**作業内容 1**
抜歯が必要になる場合を説明した文章から、「噛む力に抵抗できない程度まで」から「きは、抜歯が適応となります。」に至るまでの部分すべてを一字も変えずに書き写してください。
**作業内容 2**
抜歯が必要になる場合を説明した文章の続きを、最後の文のあとから書いてください。

また、普段から傷や病巣を口の中に抱えているような、常に体への負担が大きい状態が持続してしまいます。

歯周病で歯を支える骨を失った場合、一部分だけの骨がなくなったケースを除くと、失った骨を戻すことは残念ながらできないのです。

噛む力に抵抗できない程度まで骨の支えがなくなった時は、抜歯した方が良いことも多いのです。

④歯が割れてしまった

根の治療を受けていて、歯の根の厚みが減っていた場合、噛む力が強かった場合などが原因で歯の根が割れたり折れてしまうことがあります。

こうなると歯の根の周りには汚れが入り放題になるため、抜歯が必要となります。

⑤仕事をしていない親知らず

歯ぐきに埋まっている親知らずなどで、周囲がはれてしまった時、むし歯になってしまって治療が難しいときは、抜歯が適応となります。

**データ抜粋**
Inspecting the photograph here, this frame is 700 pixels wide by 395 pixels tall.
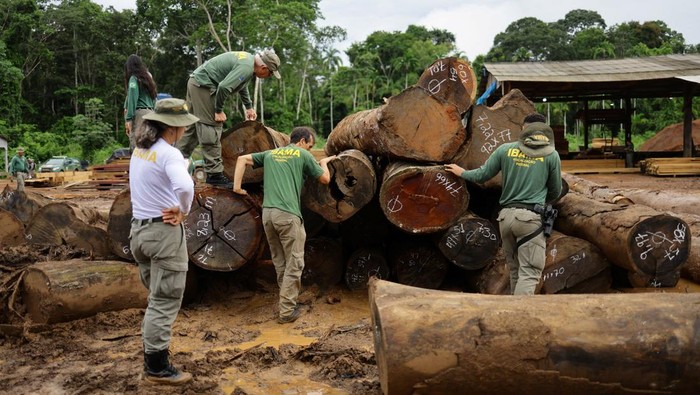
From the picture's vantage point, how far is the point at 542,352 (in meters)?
3.46

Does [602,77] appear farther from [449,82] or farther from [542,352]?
[542,352]

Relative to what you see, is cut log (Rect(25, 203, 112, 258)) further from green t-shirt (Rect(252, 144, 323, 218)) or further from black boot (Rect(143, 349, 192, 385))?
black boot (Rect(143, 349, 192, 385))

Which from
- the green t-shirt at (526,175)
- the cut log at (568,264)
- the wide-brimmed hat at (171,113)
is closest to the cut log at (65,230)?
the wide-brimmed hat at (171,113)

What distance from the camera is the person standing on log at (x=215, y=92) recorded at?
6.67m

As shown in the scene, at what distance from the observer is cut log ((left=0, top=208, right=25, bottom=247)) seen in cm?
785

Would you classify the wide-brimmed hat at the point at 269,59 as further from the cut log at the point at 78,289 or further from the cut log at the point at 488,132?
the cut log at the point at 78,289

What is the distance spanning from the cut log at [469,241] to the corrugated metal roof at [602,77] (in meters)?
13.1

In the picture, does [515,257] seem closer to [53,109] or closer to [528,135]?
Result: [528,135]

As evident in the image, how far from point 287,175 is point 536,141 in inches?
93.0

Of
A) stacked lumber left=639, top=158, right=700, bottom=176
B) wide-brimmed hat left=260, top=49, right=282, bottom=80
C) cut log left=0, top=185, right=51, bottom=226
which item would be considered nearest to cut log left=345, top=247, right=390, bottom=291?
wide-brimmed hat left=260, top=49, right=282, bottom=80

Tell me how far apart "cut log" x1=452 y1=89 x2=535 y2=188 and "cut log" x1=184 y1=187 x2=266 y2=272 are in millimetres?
2333

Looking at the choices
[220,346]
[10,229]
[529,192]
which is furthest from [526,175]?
[10,229]

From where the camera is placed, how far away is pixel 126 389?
4242mm

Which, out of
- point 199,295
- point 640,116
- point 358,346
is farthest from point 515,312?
point 640,116
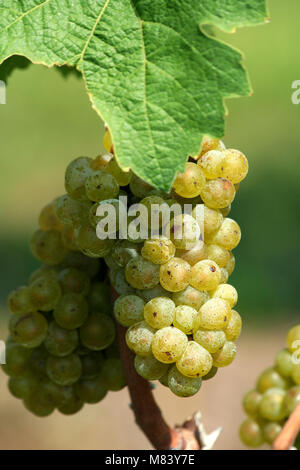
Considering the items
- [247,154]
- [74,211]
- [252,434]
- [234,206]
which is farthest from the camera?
[247,154]

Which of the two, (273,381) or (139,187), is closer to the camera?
(139,187)

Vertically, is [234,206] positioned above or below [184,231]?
below

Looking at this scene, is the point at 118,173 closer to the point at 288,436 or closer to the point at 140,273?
the point at 140,273

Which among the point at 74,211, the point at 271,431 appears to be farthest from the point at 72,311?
the point at 271,431

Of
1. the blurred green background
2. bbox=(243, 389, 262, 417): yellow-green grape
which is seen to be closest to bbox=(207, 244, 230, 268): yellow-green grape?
bbox=(243, 389, 262, 417): yellow-green grape

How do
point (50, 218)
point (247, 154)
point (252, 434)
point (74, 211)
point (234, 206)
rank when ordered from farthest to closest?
point (247, 154), point (234, 206), point (252, 434), point (50, 218), point (74, 211)

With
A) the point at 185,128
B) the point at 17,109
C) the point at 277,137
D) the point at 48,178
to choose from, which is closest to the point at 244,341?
the point at 277,137

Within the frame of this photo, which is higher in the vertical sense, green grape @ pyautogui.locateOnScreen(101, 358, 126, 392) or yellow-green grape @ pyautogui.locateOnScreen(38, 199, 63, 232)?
yellow-green grape @ pyautogui.locateOnScreen(38, 199, 63, 232)

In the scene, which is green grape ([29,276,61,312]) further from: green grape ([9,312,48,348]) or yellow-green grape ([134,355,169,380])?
yellow-green grape ([134,355,169,380])
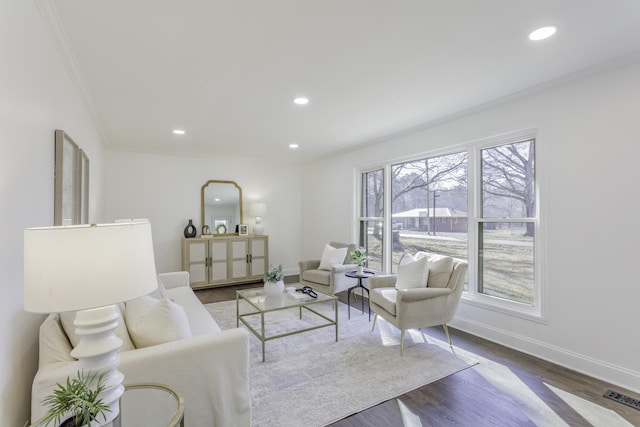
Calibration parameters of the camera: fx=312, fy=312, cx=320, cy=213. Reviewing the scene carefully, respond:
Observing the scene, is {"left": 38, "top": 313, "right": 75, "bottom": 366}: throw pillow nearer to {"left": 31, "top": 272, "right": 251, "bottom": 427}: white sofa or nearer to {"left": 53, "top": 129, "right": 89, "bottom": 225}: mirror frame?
{"left": 31, "top": 272, "right": 251, "bottom": 427}: white sofa

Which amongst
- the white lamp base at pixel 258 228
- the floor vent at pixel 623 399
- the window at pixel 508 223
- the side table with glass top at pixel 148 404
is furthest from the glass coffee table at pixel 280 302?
the white lamp base at pixel 258 228

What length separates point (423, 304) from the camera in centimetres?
296

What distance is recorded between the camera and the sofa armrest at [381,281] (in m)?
3.51

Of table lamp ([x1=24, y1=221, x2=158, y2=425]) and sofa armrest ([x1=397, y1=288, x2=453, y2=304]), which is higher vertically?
table lamp ([x1=24, y1=221, x2=158, y2=425])

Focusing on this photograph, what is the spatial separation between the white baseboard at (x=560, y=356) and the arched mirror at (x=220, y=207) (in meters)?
4.32

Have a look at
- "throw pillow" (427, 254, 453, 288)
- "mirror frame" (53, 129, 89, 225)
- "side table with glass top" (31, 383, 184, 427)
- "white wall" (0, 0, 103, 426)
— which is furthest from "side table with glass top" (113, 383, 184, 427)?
"throw pillow" (427, 254, 453, 288)

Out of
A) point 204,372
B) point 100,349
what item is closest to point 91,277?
point 100,349

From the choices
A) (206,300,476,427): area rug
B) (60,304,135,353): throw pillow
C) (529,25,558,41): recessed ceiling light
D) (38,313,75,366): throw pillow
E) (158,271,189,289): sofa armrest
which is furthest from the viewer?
(158,271,189,289): sofa armrest

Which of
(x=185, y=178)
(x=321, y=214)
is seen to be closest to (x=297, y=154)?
(x=321, y=214)

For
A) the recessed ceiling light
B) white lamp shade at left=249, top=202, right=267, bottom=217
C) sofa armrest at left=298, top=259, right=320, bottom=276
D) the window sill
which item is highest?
the recessed ceiling light

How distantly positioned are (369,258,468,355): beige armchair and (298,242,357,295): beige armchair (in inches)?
41.6

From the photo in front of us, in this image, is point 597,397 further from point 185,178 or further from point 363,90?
point 185,178

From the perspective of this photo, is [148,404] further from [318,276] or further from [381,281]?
[318,276]

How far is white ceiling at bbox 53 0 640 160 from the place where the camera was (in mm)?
1771
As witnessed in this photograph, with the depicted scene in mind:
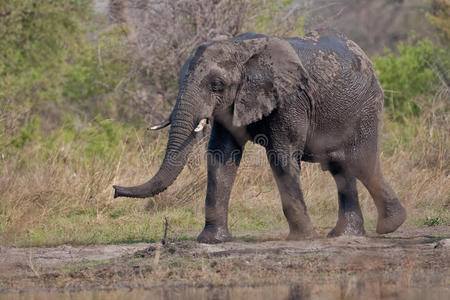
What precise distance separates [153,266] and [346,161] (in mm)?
2829

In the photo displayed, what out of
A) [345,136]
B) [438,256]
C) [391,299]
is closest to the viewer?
[391,299]

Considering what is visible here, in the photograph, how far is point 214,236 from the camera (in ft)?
27.7

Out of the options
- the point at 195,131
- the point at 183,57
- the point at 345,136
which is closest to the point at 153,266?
the point at 195,131

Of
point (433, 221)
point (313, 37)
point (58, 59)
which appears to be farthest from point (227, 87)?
point (58, 59)

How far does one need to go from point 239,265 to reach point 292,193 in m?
1.42

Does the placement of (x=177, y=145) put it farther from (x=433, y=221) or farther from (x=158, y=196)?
(x=433, y=221)

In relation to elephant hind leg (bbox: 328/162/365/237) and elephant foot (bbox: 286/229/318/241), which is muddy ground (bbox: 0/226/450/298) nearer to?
elephant foot (bbox: 286/229/318/241)

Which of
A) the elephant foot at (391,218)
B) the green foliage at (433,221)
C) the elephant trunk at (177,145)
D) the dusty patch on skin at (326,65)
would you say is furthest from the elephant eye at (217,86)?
the green foliage at (433,221)

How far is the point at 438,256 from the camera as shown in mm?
7469

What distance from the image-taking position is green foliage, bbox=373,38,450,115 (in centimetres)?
1727

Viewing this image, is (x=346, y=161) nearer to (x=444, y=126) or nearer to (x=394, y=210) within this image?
(x=394, y=210)

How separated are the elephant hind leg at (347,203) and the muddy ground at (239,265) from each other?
1.72ft

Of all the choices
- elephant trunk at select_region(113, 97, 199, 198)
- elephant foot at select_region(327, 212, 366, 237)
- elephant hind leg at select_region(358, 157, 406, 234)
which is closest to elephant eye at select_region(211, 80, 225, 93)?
elephant trunk at select_region(113, 97, 199, 198)

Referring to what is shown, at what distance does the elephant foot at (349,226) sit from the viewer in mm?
9008
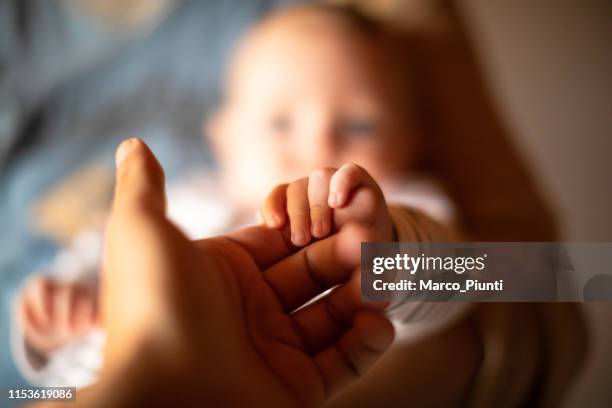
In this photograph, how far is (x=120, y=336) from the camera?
0.22m

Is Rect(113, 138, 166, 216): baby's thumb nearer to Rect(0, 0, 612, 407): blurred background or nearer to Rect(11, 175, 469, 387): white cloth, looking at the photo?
Rect(11, 175, 469, 387): white cloth

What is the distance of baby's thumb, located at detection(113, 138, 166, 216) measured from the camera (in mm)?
252

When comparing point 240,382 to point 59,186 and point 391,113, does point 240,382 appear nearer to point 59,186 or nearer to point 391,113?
point 391,113

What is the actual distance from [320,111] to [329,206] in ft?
0.99

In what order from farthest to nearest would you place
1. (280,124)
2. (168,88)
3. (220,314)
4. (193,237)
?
(168,88) < (280,124) < (193,237) < (220,314)

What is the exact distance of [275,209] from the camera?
12.1 inches

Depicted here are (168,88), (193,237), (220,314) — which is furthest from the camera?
(168,88)

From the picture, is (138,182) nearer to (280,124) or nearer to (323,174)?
(323,174)

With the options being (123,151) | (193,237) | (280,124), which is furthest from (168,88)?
(123,151)

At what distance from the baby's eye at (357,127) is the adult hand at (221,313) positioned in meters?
0.30

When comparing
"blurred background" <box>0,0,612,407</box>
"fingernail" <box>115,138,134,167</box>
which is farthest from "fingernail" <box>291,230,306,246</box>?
"blurred background" <box>0,0,612,407</box>

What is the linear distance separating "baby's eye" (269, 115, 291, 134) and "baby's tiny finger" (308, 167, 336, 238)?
0.30 m

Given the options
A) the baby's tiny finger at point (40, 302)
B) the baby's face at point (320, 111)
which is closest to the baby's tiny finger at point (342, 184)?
the baby's face at point (320, 111)

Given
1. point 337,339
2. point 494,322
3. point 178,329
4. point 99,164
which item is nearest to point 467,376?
point 494,322
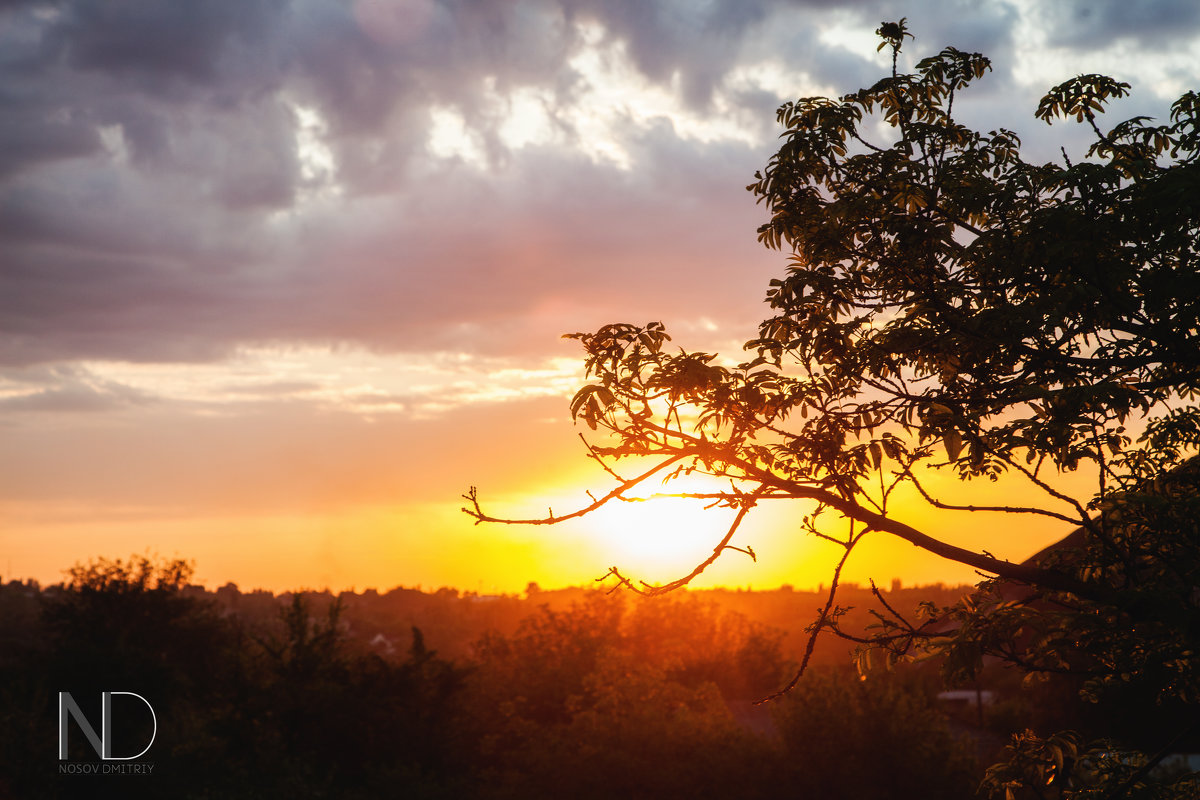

**出力 1**
噛む力に抵抗できない程度まで骨の支えがなくなった時は、抜歯した方が良いことも多いのです。

④歯が割れてしまった

根の治療を受けていて、歯の根の厚みが減っていた場合、噛む力が強かった場合などが原因で歯の根が割れたり折れてしまうことがあります。

こうなると歯の根の周りには汚れが入り放題になるため、抜歯が必要となります。

⑤仕事をしていない親知らず

歯ぐきに埋まっている親知らずなどで、周囲がはれてしまった時、むし歯になってしまって治療が難しいときは、抜歯が適応となります。

**出力 2**
仕事をしていない親知らずは、必ず抜かなければいけないわけではありません。

上記のトラブルが起きた場合や、トラブルが起きると予想された場合に予防的に抜歯をすることが多いです。

抜歯をする前に・・・

歯は抜いてしまうと、もう元には戻せません。原則としては、歯を抜いたところをどのように治療していくか、担当医と相談して方針を決めたうえで抜歯をすることが大事です。

歯を失った後の対処法

歯を失ったとき、そのまま何もしないでいると周囲の歯がどんどん悪くなっていく、という話を聞いたことがあるのではないでしょうか。

周囲の歯並びが悪くなったり、歯の数が減少した分、周りの歯の一本ごとの負担は増加します。そうしてどんどん歯をドミノ倒しのように失わないためには、歯を失ったところを補う治療が必要となります。失った歯を補う治療(「補綴治療」)には、従来からの方法、新しい方法、といくつか選択肢があります。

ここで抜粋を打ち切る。